*Items listed in a dataset*
******************************

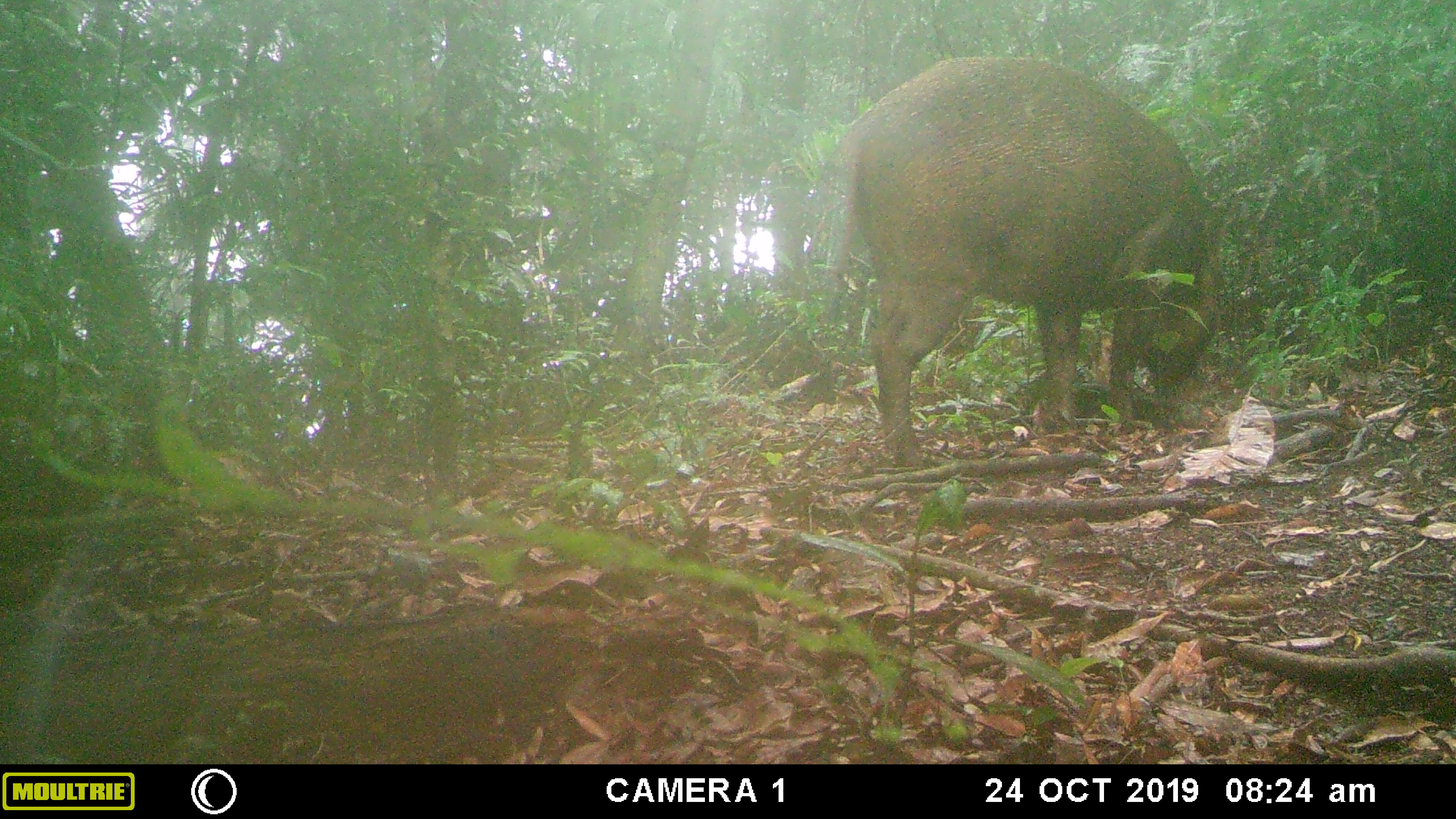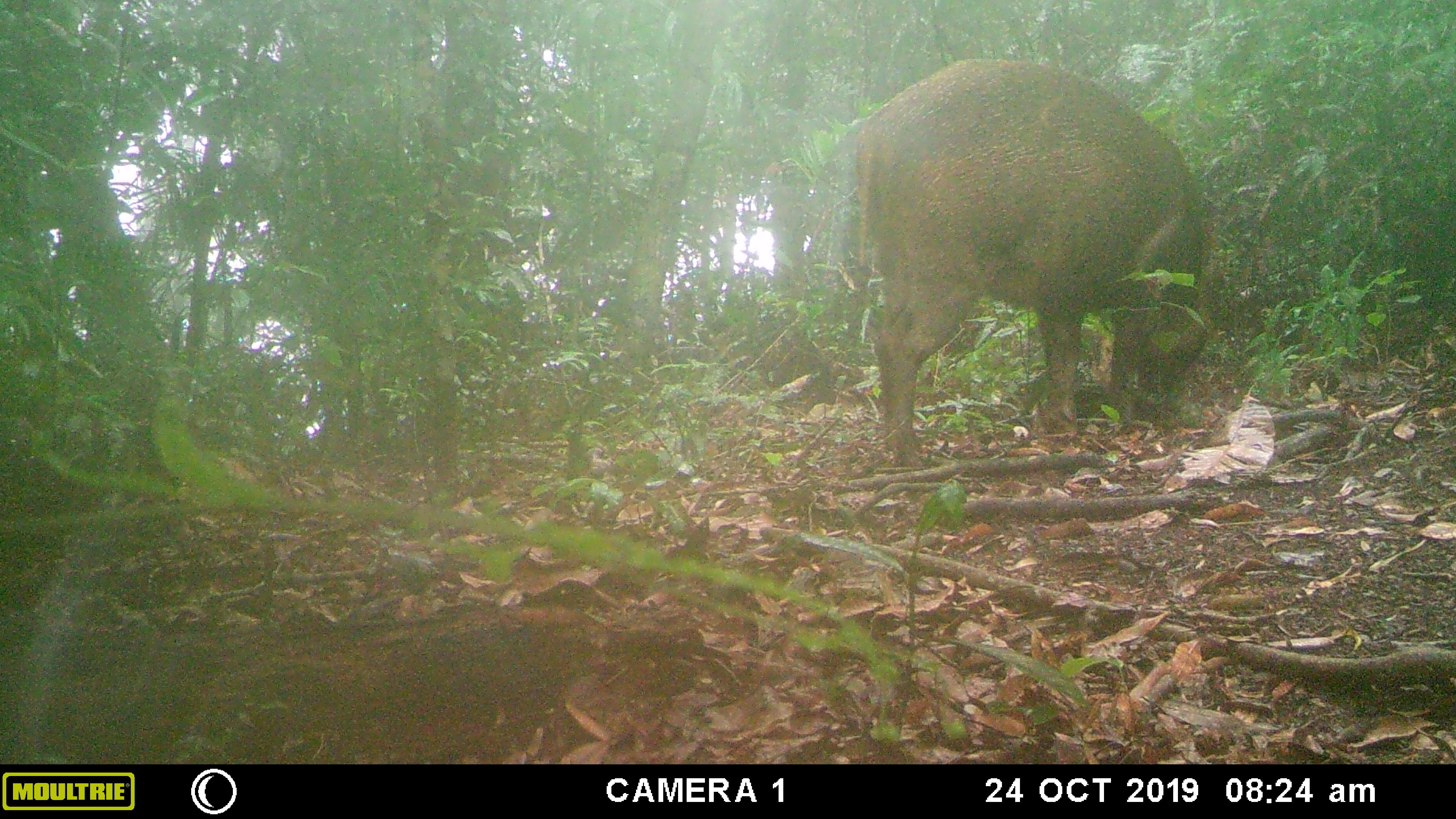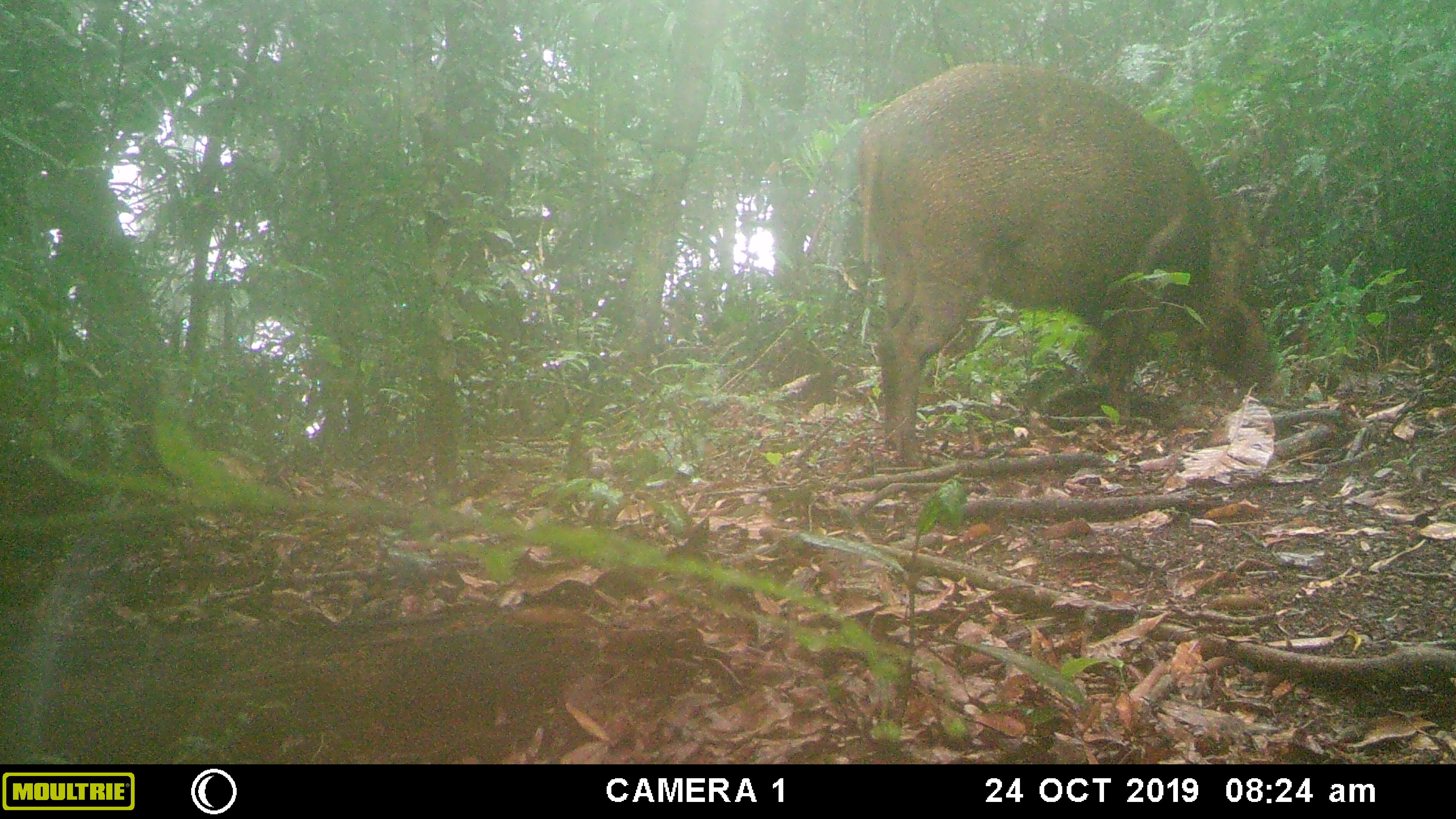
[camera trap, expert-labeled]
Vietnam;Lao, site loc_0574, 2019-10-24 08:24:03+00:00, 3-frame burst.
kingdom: Animalia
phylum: Chordata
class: Mammalia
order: Artiodactyla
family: Suidae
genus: Sus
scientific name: Sus scrofa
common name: eurasian wild pig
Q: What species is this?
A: Eurasian wild pig (Sus scrofa).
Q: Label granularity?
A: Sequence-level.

******************************

Word for word, restate all of the data, but do not copy the pictures.

[camera trap, expert-labeled]
Vietnam;Lao, site loc_0574, 2019-10-24 08:24:03+00:00, 3-frame burst.
kingdom: Animalia
phylum: Chordata
class: Mammalia
order: Artiodactyla
family: Suidae
genus: Sus
scientific name: Sus scrofa
common name: eurasian wild pig
Q: What species is this?
A: Eurasian wild pig (Sus scrofa).
Q: Label granularity?
A: Sequence-level.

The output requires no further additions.